— Directive —
Please rewrite the entries, starting at the line that contains "How great a distance" and ending at the last entry, swapping "camera" for "viewer" and leaving everything else unchanged.

Some records:
---+---
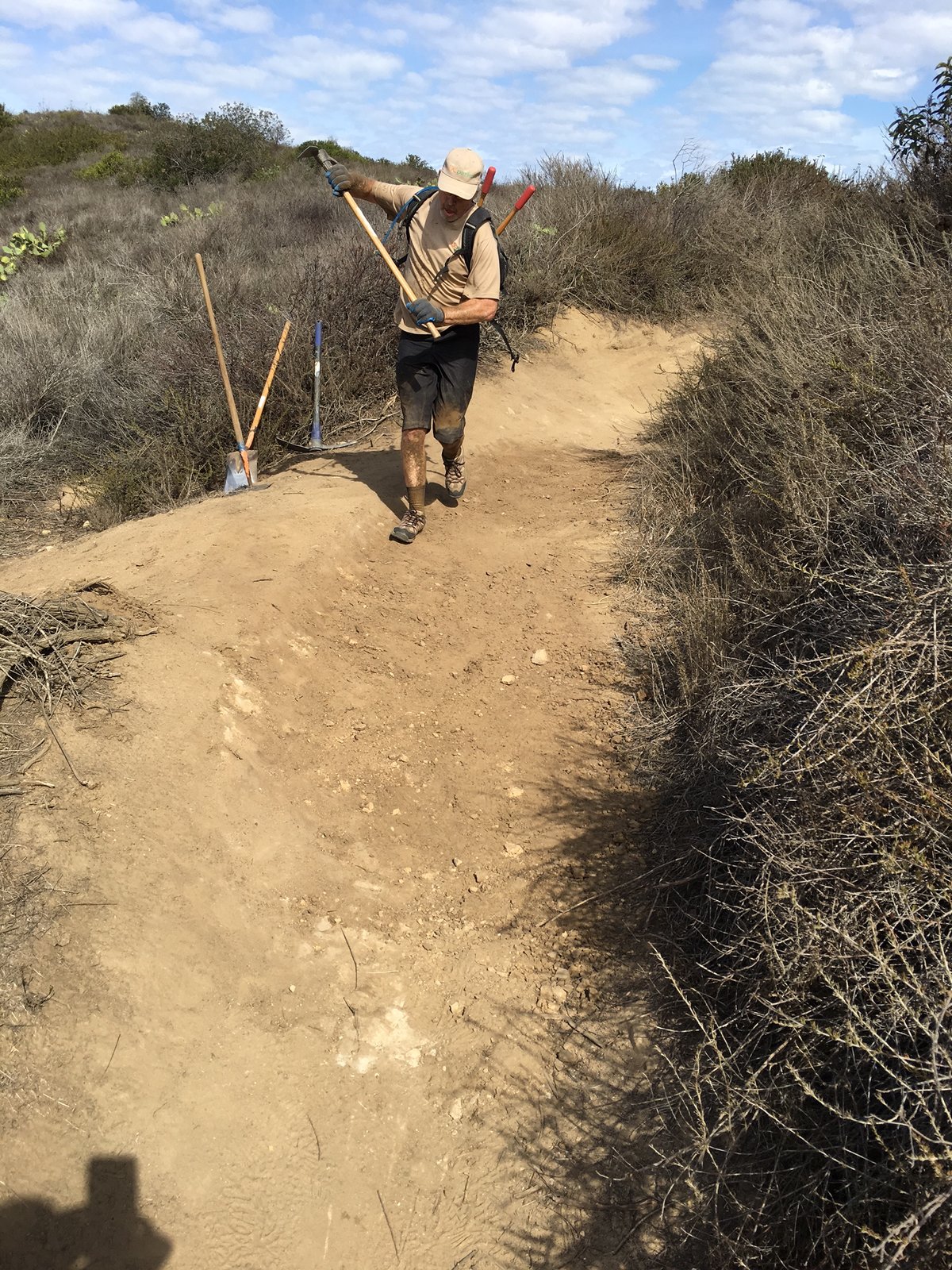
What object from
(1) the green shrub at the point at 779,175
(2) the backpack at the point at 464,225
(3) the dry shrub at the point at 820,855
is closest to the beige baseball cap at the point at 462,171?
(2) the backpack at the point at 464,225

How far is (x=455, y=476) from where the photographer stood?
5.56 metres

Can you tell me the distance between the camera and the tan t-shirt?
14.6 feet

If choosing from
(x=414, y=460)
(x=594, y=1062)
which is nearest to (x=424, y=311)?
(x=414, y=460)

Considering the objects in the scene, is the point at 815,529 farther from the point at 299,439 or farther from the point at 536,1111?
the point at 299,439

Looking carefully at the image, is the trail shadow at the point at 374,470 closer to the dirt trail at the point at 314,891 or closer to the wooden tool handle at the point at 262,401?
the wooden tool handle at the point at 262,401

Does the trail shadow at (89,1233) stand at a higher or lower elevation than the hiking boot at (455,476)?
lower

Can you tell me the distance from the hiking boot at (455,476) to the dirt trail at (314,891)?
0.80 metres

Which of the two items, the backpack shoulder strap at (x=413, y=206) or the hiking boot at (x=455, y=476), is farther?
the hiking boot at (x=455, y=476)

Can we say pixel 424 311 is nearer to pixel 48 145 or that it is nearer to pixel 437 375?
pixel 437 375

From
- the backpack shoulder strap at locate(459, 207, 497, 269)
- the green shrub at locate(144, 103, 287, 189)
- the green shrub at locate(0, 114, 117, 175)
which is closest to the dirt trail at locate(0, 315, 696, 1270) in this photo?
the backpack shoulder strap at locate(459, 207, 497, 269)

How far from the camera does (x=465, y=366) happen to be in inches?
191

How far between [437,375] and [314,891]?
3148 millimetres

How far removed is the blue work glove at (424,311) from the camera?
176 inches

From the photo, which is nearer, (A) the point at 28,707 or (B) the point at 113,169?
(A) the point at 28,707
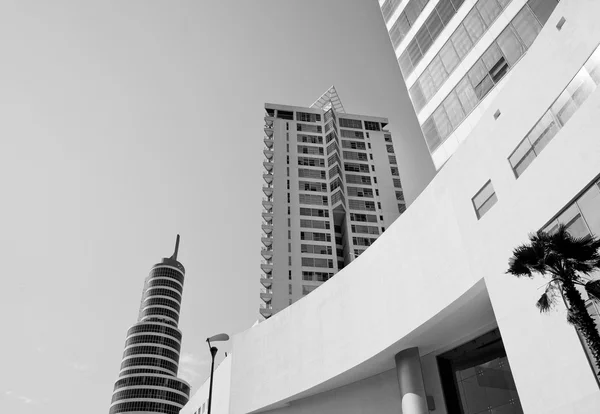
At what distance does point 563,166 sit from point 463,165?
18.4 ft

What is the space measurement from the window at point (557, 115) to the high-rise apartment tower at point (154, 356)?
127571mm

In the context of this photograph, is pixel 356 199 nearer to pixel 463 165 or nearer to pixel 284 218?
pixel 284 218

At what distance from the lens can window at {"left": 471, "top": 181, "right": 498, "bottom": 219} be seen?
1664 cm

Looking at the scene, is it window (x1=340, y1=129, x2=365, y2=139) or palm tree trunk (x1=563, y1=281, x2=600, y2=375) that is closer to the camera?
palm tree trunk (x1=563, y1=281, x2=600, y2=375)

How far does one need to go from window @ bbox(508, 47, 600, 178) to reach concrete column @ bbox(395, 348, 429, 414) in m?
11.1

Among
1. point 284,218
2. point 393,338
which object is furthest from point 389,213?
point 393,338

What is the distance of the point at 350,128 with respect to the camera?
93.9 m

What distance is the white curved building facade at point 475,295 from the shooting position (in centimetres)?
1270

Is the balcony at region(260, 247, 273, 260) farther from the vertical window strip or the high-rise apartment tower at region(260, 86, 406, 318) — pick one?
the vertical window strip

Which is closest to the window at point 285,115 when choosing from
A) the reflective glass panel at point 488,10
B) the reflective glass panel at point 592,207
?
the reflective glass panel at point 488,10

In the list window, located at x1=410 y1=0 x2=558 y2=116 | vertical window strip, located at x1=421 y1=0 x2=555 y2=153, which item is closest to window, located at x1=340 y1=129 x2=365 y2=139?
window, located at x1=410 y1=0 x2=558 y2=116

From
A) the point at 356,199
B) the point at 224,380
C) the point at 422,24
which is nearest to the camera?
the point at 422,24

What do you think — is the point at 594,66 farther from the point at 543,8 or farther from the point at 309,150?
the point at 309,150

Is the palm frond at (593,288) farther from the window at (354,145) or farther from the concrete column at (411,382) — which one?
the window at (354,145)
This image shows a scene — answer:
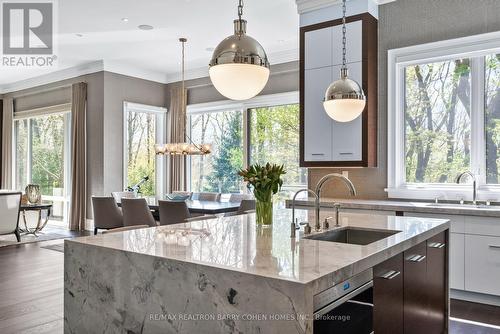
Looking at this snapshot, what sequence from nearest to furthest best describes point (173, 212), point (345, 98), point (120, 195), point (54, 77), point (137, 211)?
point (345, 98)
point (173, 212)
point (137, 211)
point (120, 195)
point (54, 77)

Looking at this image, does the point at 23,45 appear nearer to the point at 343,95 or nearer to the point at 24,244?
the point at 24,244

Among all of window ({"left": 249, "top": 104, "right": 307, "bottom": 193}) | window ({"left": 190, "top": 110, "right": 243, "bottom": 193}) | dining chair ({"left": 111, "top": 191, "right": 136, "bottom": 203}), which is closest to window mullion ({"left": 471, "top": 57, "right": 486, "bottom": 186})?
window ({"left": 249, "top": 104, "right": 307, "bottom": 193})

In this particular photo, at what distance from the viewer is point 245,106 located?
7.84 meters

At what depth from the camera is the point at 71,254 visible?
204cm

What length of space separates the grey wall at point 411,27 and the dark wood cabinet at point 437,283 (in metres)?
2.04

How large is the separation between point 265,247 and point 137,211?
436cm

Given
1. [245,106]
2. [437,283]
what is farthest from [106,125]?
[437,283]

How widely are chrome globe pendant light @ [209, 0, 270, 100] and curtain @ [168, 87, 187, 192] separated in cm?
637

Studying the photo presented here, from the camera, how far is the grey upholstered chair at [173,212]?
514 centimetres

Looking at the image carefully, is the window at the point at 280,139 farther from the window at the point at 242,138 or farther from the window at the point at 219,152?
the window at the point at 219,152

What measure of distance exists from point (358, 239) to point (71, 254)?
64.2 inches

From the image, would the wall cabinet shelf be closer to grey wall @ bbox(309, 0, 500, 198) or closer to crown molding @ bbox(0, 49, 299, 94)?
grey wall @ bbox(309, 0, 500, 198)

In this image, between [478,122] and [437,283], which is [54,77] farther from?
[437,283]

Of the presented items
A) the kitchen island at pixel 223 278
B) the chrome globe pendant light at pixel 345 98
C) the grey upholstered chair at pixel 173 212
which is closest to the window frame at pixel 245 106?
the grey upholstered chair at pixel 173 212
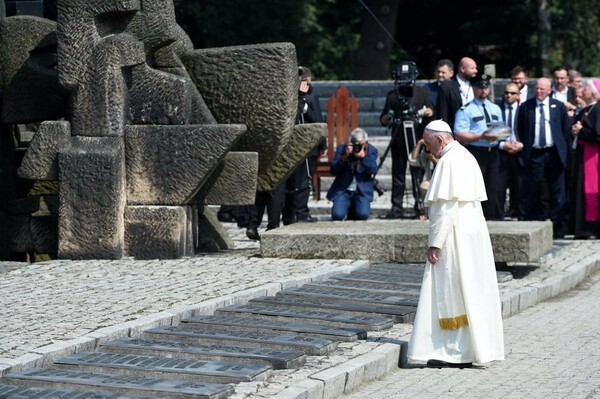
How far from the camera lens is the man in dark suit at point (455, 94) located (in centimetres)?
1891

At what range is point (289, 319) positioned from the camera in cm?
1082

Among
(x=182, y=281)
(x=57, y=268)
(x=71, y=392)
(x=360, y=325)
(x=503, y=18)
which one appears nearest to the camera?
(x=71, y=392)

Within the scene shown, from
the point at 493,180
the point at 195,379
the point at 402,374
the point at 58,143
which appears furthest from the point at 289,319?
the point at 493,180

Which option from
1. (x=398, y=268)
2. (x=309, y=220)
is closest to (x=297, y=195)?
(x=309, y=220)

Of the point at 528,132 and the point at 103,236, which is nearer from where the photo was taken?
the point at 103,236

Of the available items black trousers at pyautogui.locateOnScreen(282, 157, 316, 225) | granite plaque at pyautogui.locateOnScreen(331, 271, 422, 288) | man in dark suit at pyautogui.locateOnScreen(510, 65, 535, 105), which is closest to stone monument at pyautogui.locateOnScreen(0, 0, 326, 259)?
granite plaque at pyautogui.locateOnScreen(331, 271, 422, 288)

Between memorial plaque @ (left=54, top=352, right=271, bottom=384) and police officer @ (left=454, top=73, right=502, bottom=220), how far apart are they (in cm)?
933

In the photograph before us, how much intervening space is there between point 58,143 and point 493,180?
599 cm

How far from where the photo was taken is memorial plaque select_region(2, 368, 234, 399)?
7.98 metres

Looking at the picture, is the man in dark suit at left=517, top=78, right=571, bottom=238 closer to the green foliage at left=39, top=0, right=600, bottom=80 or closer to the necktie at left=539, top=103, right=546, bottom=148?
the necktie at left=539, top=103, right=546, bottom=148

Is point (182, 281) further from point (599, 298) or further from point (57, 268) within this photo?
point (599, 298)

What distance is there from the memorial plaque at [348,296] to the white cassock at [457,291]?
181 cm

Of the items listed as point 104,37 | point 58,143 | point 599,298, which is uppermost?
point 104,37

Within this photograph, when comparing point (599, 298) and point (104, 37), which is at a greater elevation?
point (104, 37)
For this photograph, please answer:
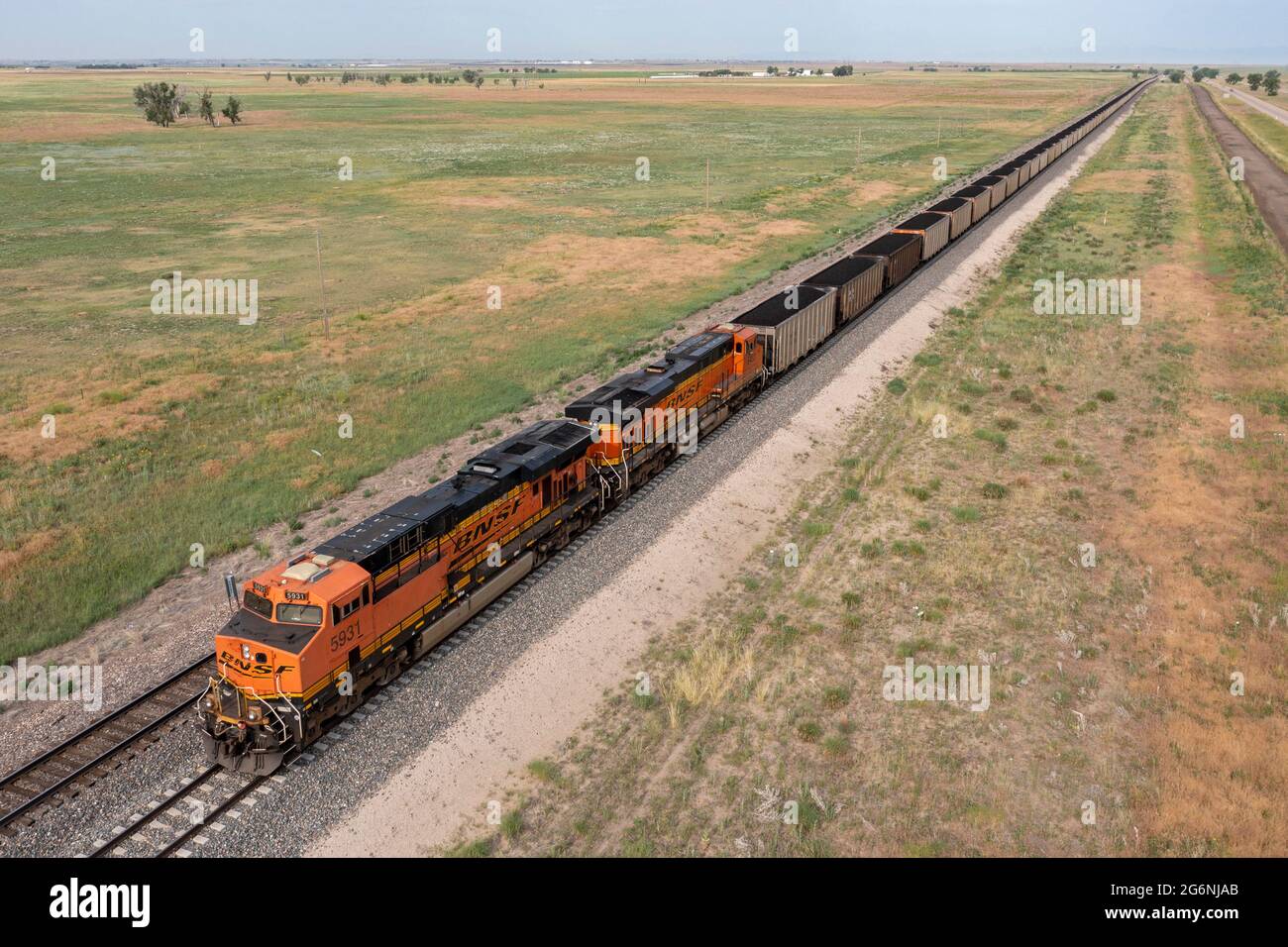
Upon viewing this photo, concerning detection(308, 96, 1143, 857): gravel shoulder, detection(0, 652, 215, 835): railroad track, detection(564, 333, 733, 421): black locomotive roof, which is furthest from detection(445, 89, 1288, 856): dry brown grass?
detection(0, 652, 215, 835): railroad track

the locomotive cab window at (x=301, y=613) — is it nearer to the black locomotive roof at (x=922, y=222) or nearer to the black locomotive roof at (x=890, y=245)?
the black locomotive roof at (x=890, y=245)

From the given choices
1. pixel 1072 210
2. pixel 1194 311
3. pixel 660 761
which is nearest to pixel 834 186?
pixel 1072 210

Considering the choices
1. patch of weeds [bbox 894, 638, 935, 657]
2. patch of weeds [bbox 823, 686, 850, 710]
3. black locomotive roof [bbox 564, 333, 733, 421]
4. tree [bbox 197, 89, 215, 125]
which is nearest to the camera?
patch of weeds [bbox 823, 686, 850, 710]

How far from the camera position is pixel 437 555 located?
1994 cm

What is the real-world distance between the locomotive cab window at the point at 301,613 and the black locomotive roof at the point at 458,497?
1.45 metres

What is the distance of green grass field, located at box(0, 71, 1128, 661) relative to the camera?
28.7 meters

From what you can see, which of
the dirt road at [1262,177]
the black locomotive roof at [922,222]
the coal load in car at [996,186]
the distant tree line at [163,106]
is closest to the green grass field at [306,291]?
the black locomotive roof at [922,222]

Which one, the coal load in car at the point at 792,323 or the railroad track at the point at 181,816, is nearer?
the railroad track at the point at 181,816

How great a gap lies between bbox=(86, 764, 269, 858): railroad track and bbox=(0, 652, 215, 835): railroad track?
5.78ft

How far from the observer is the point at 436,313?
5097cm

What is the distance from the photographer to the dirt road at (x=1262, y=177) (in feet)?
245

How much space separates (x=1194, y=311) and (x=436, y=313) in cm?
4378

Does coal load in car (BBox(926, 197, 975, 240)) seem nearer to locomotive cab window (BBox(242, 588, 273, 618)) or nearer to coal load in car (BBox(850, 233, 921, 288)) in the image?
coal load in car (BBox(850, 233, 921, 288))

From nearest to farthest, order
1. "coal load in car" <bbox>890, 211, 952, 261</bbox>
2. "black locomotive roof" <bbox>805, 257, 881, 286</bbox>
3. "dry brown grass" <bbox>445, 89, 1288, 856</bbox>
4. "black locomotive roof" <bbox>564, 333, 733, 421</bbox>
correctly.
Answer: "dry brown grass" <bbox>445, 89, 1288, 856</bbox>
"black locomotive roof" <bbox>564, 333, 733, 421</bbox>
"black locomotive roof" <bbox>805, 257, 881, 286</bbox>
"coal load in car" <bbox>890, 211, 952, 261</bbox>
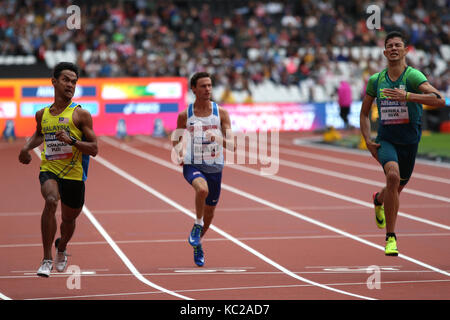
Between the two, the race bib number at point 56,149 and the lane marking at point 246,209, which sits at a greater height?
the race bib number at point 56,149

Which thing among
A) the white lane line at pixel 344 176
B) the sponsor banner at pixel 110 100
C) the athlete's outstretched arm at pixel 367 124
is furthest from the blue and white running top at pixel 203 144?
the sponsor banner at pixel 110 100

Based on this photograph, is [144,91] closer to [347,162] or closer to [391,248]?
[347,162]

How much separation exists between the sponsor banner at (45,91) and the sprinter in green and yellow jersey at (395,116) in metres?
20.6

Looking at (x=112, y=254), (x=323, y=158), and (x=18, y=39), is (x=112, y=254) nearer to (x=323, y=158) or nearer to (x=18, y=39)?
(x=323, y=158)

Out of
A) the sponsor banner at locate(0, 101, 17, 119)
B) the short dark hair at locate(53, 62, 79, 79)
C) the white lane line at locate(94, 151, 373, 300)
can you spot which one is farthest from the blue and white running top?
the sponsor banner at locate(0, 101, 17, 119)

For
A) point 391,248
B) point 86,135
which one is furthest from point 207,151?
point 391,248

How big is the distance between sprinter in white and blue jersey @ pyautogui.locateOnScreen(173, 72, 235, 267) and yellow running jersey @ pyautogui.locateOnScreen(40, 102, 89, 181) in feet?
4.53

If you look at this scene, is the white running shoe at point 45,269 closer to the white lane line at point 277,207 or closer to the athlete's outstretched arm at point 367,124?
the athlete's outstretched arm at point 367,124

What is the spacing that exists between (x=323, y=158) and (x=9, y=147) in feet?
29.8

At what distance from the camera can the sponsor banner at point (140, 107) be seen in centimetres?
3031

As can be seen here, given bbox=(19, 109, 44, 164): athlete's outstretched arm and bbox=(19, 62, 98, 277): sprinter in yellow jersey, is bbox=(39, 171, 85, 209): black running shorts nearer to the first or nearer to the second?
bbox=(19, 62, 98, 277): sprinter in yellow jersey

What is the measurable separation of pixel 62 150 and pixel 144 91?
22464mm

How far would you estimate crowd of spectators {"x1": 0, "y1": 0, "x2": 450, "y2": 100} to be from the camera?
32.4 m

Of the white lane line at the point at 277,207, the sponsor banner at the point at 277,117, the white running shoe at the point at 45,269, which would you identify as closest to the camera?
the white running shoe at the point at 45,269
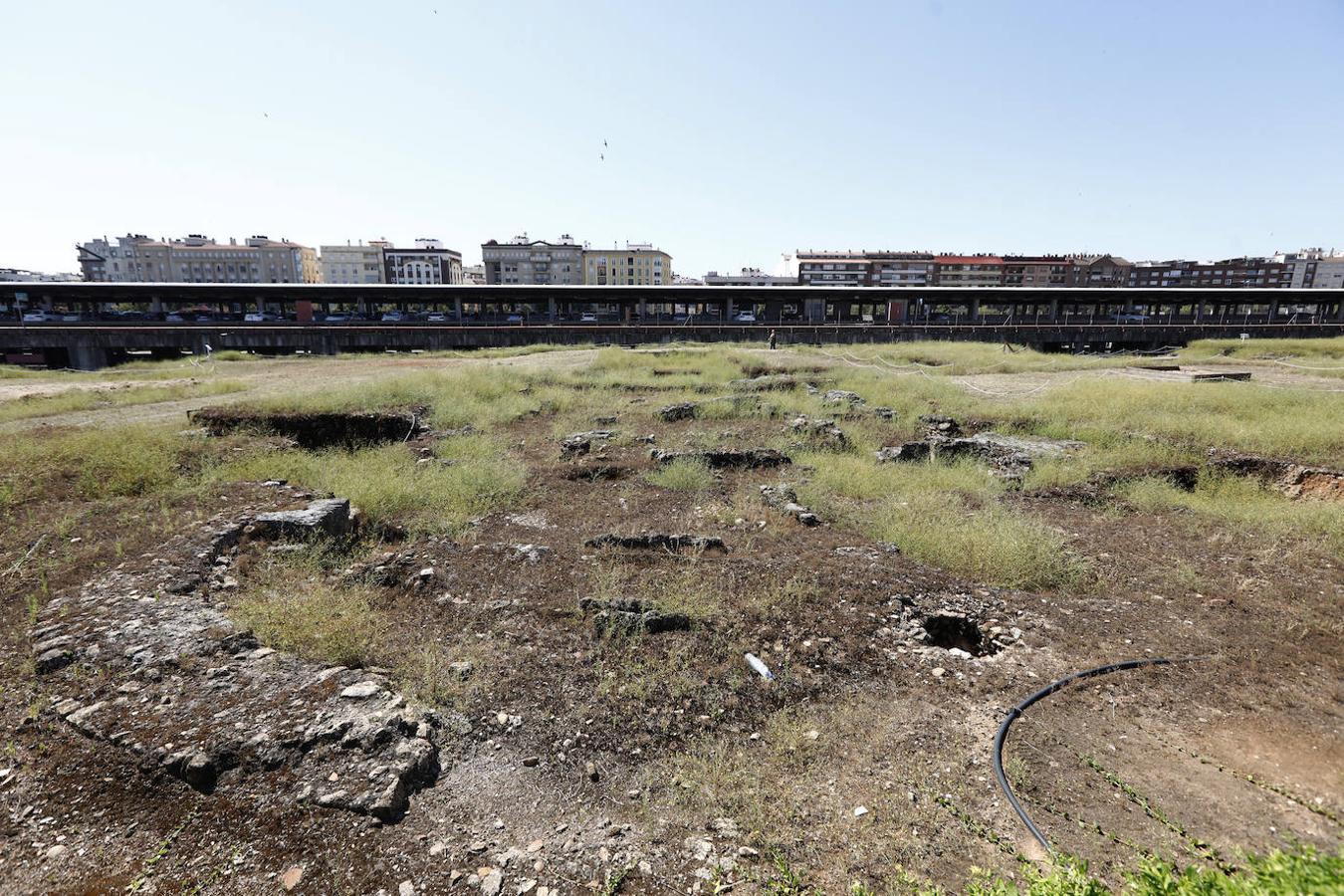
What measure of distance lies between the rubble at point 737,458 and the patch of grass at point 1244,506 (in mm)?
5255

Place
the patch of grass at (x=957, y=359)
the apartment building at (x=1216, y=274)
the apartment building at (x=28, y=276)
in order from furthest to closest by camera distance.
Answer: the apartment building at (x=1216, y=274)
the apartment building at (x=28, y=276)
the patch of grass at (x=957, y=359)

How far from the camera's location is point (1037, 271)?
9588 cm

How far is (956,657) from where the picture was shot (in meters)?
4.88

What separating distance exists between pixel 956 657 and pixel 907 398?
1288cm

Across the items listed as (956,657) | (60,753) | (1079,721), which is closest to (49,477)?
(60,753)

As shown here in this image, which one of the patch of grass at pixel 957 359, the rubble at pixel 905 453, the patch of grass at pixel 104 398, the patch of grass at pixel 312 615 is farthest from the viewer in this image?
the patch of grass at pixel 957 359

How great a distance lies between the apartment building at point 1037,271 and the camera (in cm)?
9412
---+---
— Task result —
How great a distance lies between the apartment building at point 1037,271 and the viewer (in cm)?
9412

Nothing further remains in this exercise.